#### Task objective
Copy the listing below word for word, keeping every line and its order unchanged.

───── Recorded data ─────

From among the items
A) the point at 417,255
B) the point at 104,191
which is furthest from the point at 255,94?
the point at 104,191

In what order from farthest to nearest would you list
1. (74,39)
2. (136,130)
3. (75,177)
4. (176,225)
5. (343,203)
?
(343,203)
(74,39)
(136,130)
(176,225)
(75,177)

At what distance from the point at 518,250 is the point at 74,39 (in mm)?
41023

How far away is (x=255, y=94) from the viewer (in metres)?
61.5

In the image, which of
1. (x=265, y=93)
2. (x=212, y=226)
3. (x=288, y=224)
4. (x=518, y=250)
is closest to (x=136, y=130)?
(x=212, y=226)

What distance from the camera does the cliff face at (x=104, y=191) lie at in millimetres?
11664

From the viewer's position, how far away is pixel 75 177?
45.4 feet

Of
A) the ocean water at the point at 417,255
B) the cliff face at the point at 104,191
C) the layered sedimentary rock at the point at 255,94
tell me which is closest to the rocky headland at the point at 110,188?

─────

#### Solved exercise
From among the items
A) the point at 417,255
B) the point at 104,191
which is furthest from the point at 255,94?
the point at 104,191

In what order from farthest to nearest would you list
1. (74,39)
2. (136,130)
3. (75,177)
4. (176,225)
5. (343,203)
?
(343,203)
(74,39)
(136,130)
(176,225)
(75,177)

At what distance from the point at 518,250 is the point at 74,39 (in mm)?
41023

How far away is (x=255, y=94) from the viewer (in metres)?
61.5

In the image, which of
1. (x=265, y=93)
2. (x=212, y=226)
3. (x=288, y=224)
4. (x=518, y=250)
is closest to (x=136, y=130)?
(x=212, y=226)

What distance from the camera does the cliff face at (x=104, y=191) lie at in millimetres?
11664

From the viewer's position, how far away is pixel 75 177?
45.4 feet

Of
A) the ocean water at the point at 417,255
B) the cliff face at the point at 104,191
C) the layered sedimentary rock at the point at 255,94
tell me which is closest to the rocky headland at the point at 110,188?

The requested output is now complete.